● **УСЛОВИЕ ЗАДАНИЯ**
Кратко перескажите абзац отрывка, который начинается словами «Пригласили посетителя сесть», сохранив его основные факты.

● **ИСХОДНЫЙ ТЕКСТ**
===
Так, разговаривая, они поднялись на балкон, и отец представил комиссару свое семейство, которое тот по раз видел прежде в иных условиях. Гость всем нам крепко пожимал руки и всматривался в глаза — не знаю, что он искал в них.

Пригласили посетителя сесть. Он беспокойно, но внимательно осматривался по сторонам. Видимо, наш гость все еще не решил, какой взять тон: строгого начальника, приехавшего на ревизию и, может быть, если окажется нужным, готового к санкциям, или просто посетителя, желающего остаться как бы при более нейтральном обращении. Отец немедленно точно перечислил состав семьи, обрисовал наше правовое положение, взаимоотношения с крестьянами, мотивы переезда и т. д. Все это было в форме простого рассказа знакомого знакомому. Комиссар слушал и продолжал посматривать по сторонам. Тогда отец сам предложил ему пройтись по дому и поглядеть на наше житье.

Оно было очень бедным, и комиссар опытным глазом сразу, очевидно, понял, что тут бывшие буржуи в самом деле превратились в пролетариев. Он, однако, заглянул — правда, очень деликатно — во все углы и закоулки. Потом спросил, почему мы не работаем в поле, на что последовало разъяснение, что мы еще не получили надела. Вероятно, он это знал, но ведь и ему нужно было провести свою роль до конца.
Моя мать сказала гостю, что она старая петроградская учительница, имеет большой стаж педагога и сейчас хотела бы получить в одном из ближайших сел место учительницы.

Комиссар ответил, что в данном случае преподавание для нее возможно. Вообще же нежелательно, чтобы бывшие помещики занимались просвещением. Не исключена контрреволюционная пропаганда.

— Во всяком случае, гражданка, вам никак нельзя обучать в школе вашего села или в прилегающих школах. Это было бы немедленно запрещено.
Пришло время ужина. На стол принесли чугун с картофелем. Поставили бутылку с подсолнечным маслом. Не густо, конечно. Это не была притом какая-либо инсценировка. Так ели мы в самом деле, да еще и радовались.

Комиссар был приглашен к столу. Весело улыбнувшись, он вдруг заспешил во двор к коляске и вернулся оттуда с мешком, откуда вынул закуску и выпивку. Отец очень любезно выразил сожаление, что мы не можем разделить выпивки. Вся семья не пьот, но он лично сделает исключение и подкрепится одной рюмкой.
===
● **ПРЕДОСТАВЛЕННЫЕ СТРОКИ**

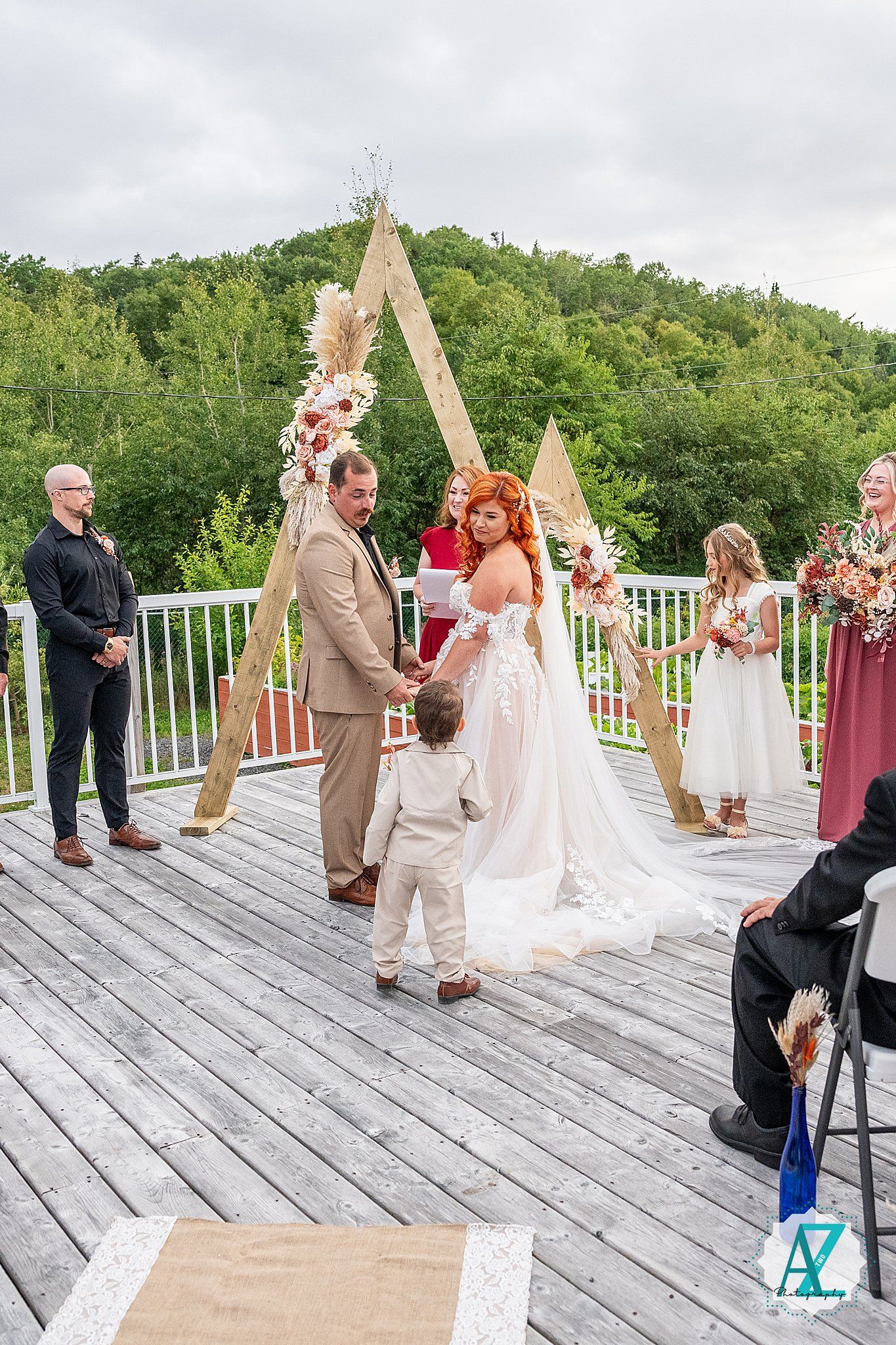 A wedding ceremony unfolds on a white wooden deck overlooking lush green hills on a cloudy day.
===
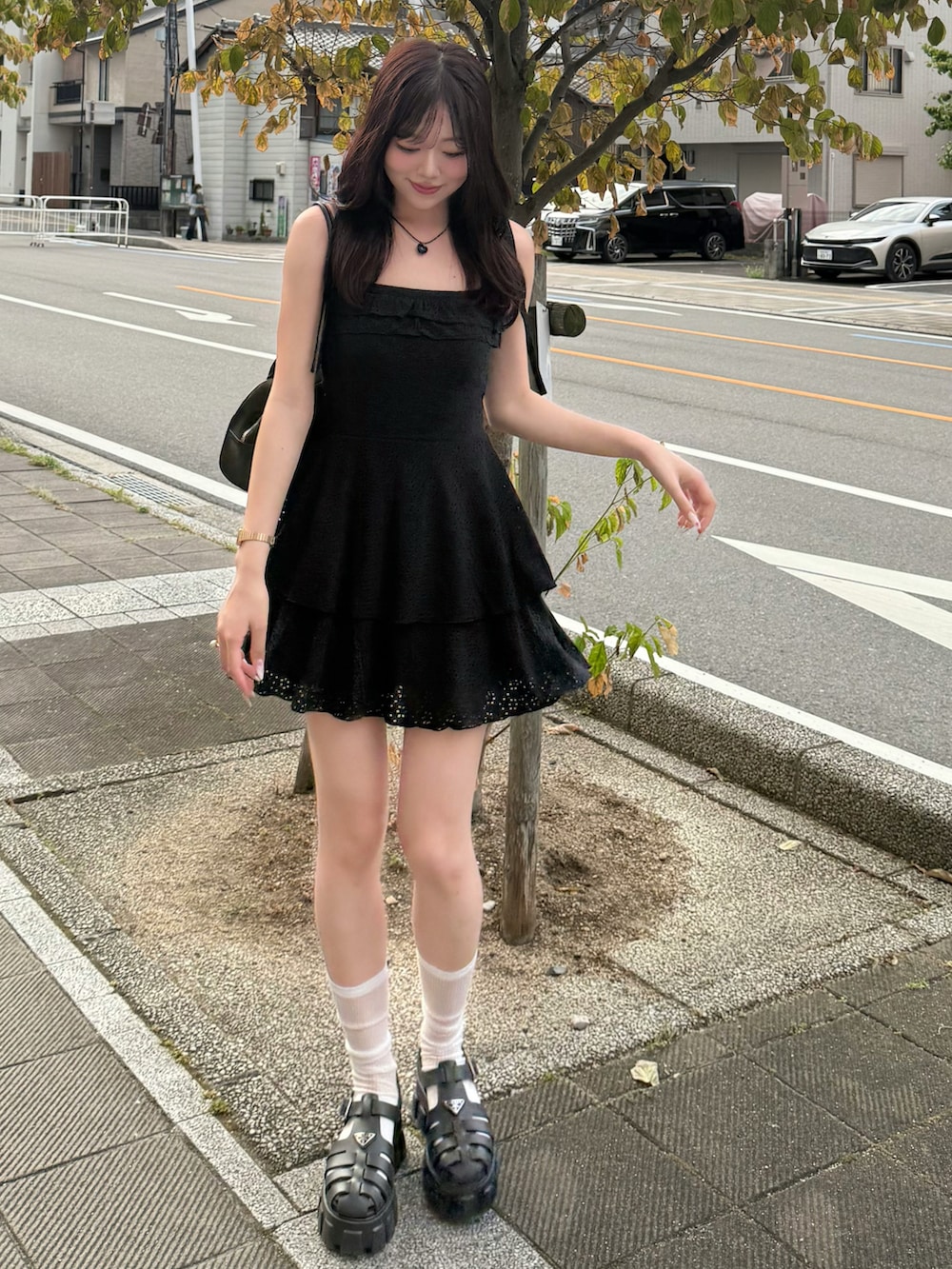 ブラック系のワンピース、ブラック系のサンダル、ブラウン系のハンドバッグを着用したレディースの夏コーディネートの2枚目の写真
===
● **ПОЛЕ ОТВЕТА**
Комиссара пригласили сесть. Он беспокойно, но внимательно оглядывался: видимо, еще не решил, держаться ли строгим начальником-ревизором или нейтральным посетителем. Отец просто, как знакомому, рассказал ему о составе семьи, ее правовом положении, отношениях с крестьянами и мотивах переезда. Комиссар слушал и продолжал посматривать по сторонам. Тогда отец сам предложил ему пройтись по дому и посмотреть, как живет семья.